● Data listing:
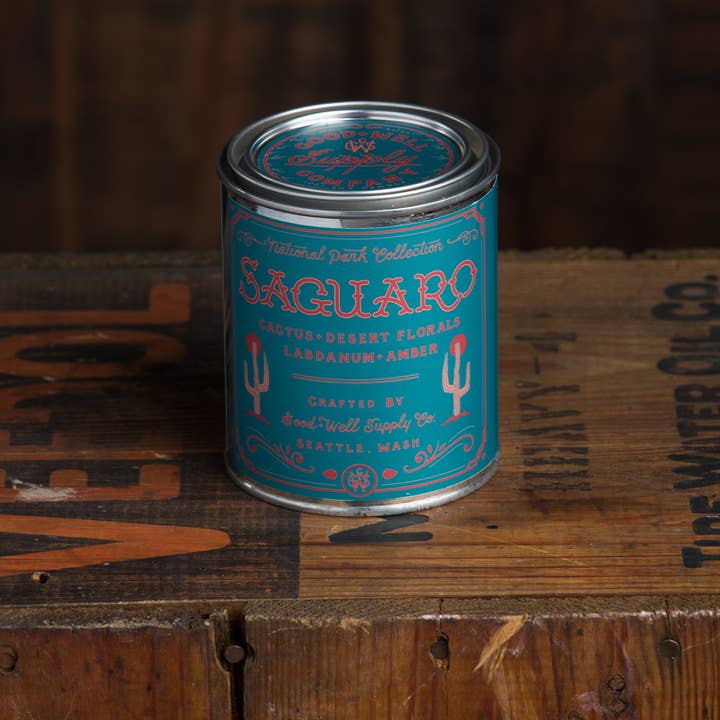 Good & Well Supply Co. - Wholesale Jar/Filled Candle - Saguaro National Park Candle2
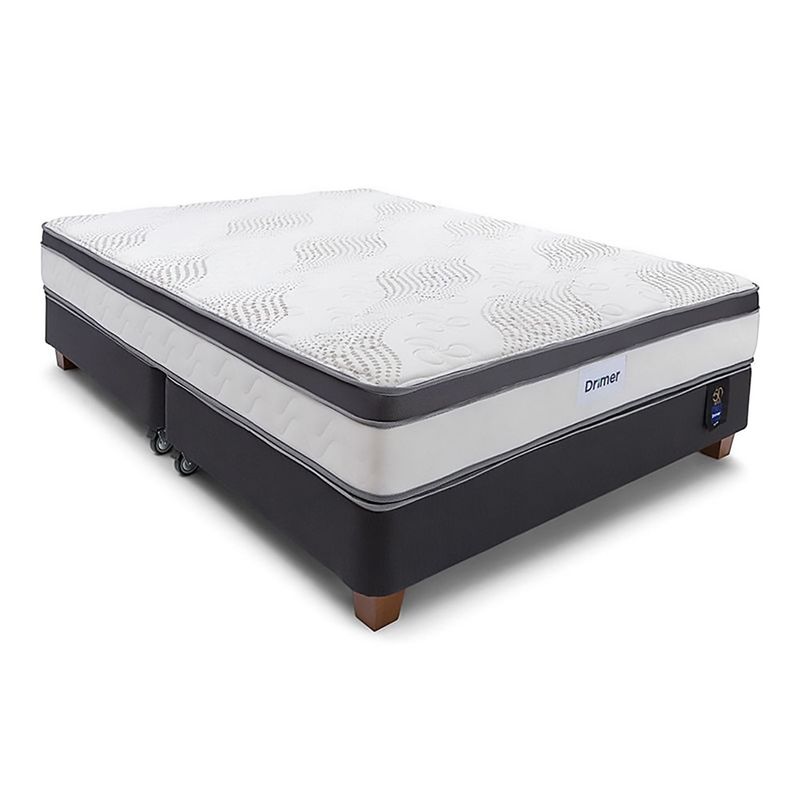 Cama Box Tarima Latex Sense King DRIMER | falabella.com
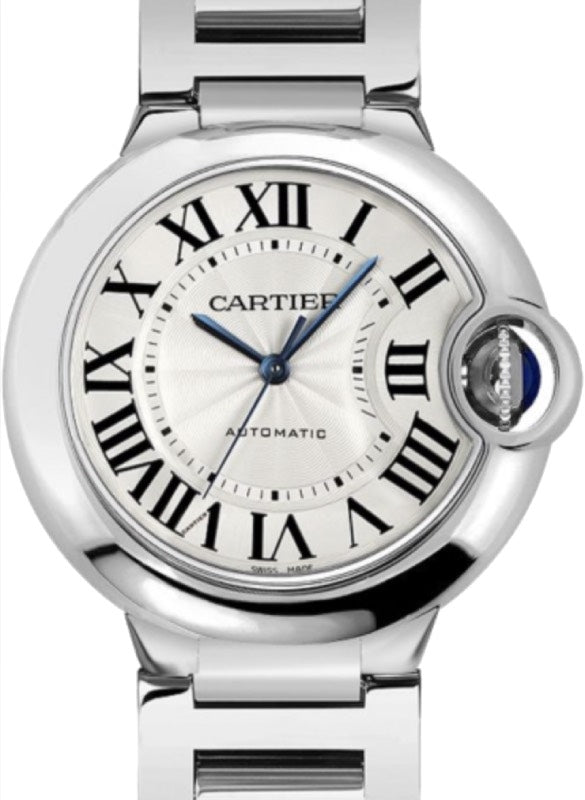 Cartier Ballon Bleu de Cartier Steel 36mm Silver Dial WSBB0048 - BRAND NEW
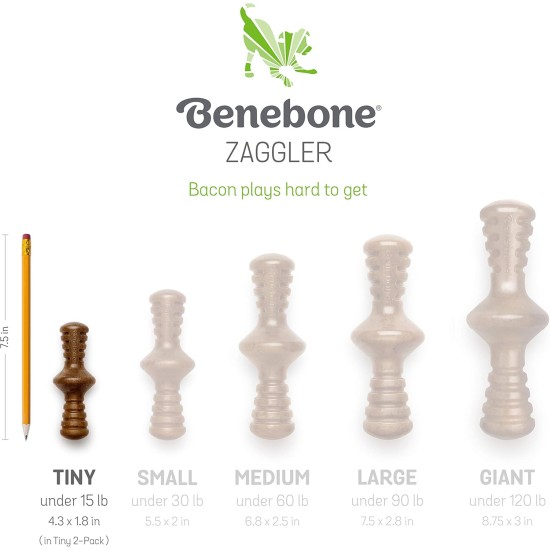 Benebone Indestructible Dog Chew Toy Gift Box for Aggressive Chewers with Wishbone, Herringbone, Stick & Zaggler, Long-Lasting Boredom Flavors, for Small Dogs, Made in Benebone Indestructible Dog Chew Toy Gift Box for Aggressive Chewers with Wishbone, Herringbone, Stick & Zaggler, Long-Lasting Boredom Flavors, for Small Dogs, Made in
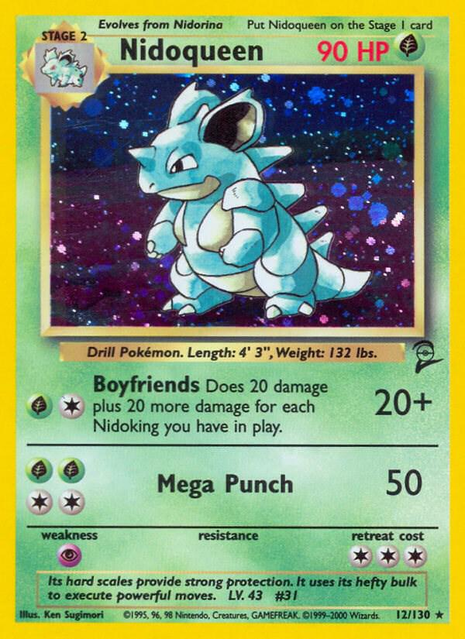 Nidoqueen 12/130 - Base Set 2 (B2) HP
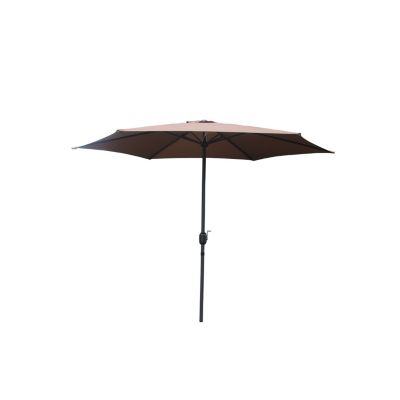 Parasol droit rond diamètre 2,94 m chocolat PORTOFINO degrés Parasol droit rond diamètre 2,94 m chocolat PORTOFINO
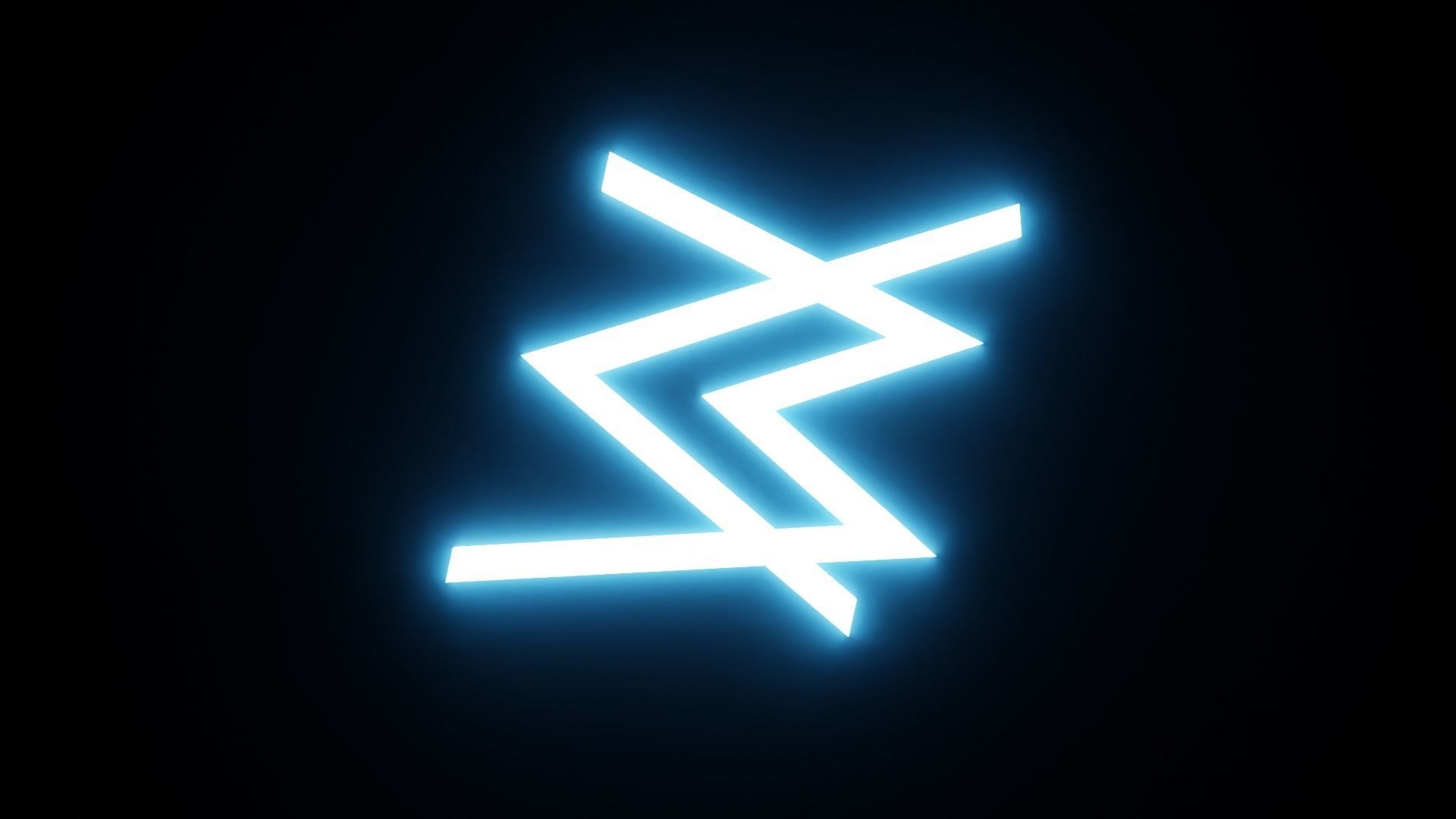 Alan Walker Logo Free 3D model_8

...

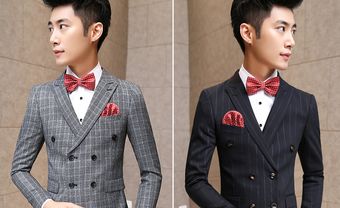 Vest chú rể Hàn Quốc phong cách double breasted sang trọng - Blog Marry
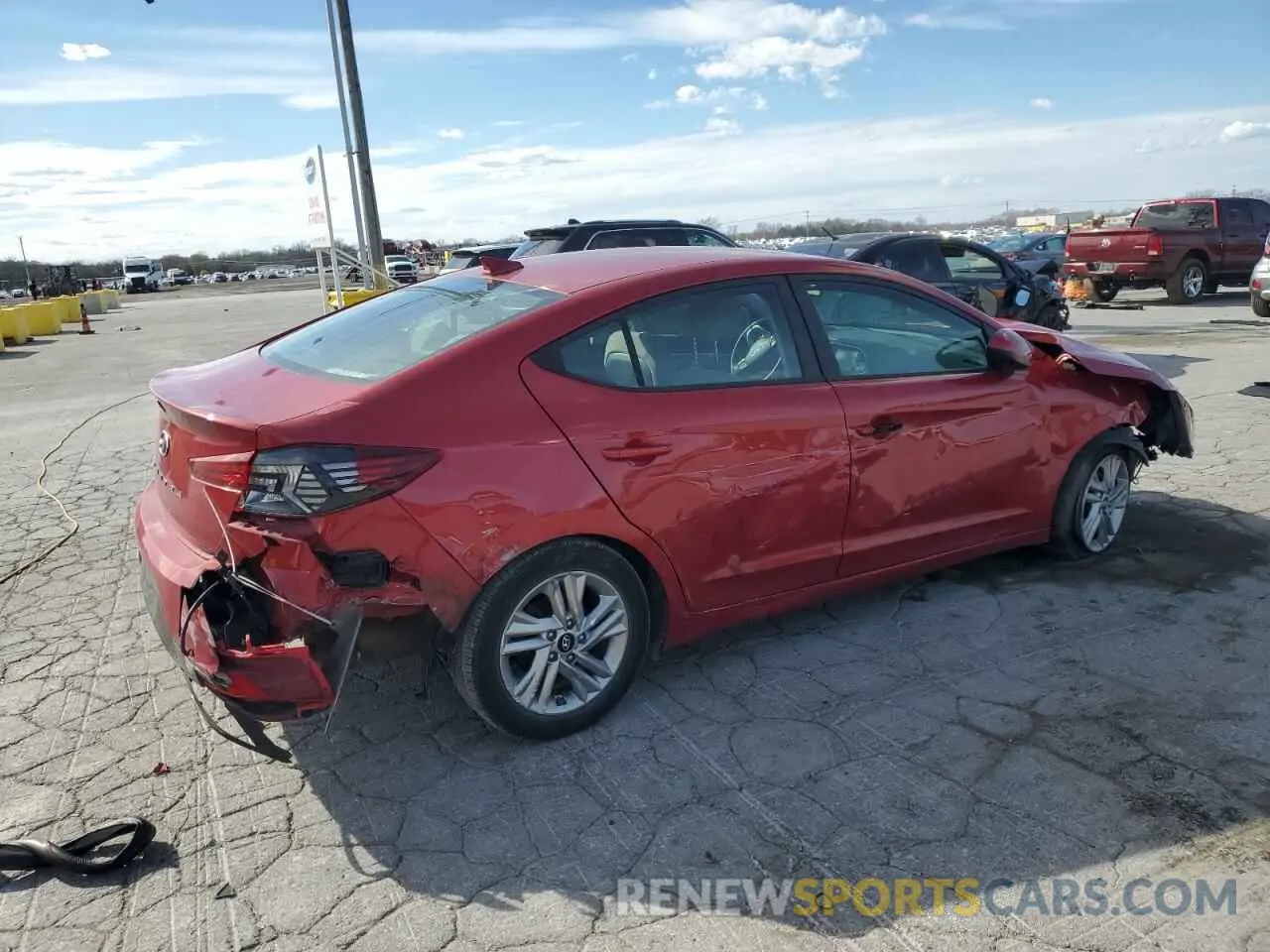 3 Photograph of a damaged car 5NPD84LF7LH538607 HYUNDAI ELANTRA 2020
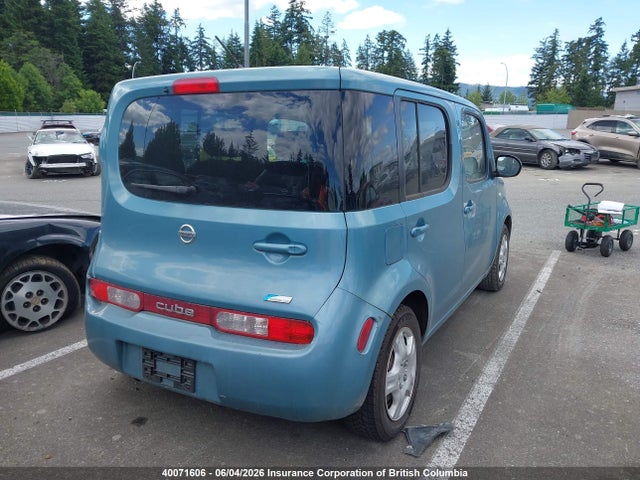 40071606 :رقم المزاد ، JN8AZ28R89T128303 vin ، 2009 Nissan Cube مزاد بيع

---

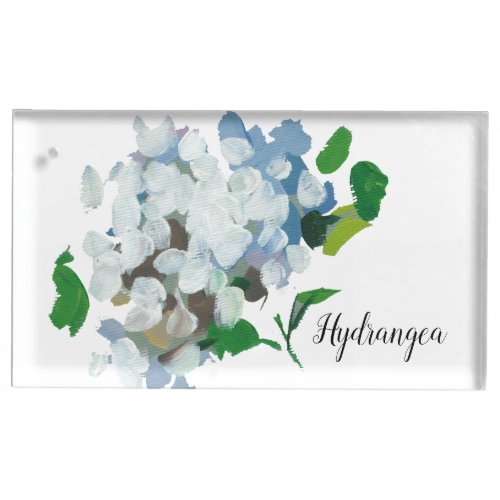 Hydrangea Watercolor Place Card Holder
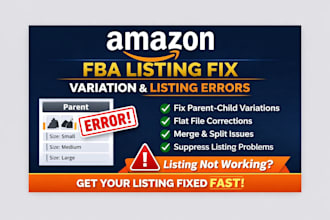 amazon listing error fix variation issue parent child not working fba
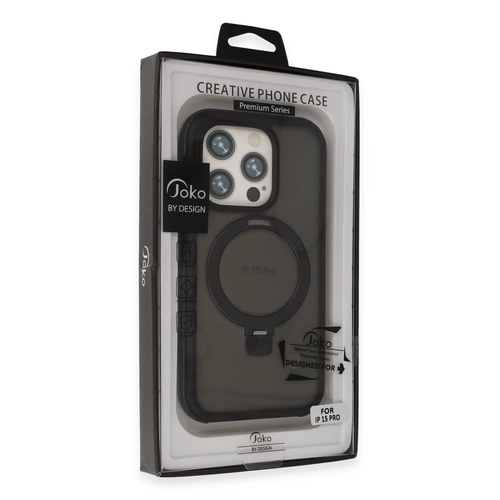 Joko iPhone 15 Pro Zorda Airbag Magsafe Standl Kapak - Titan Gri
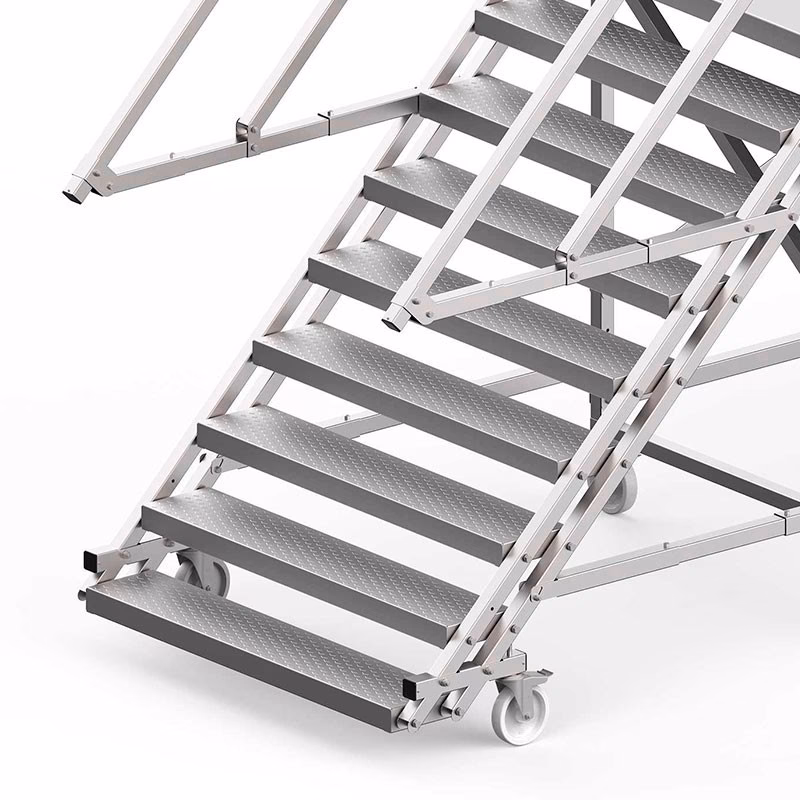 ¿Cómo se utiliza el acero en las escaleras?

● What the task requires: Extract the items from the line that has "Hydrangea Watercolor Place Card Holder" through the line that has "en las escaleras?", including both, and copy their text exactly. Leave out the pictures.

● Exercise answer:
 Hydrangea Watercolor Place Card Holder
 amazon listing error fix variation issue parent child not working fba
 Joko iPhone 15 Pro Zorda Airbag Magsafe Standl Kapak - Titan Gri
 ¿Cómo se utiliza el acero en las escaleras?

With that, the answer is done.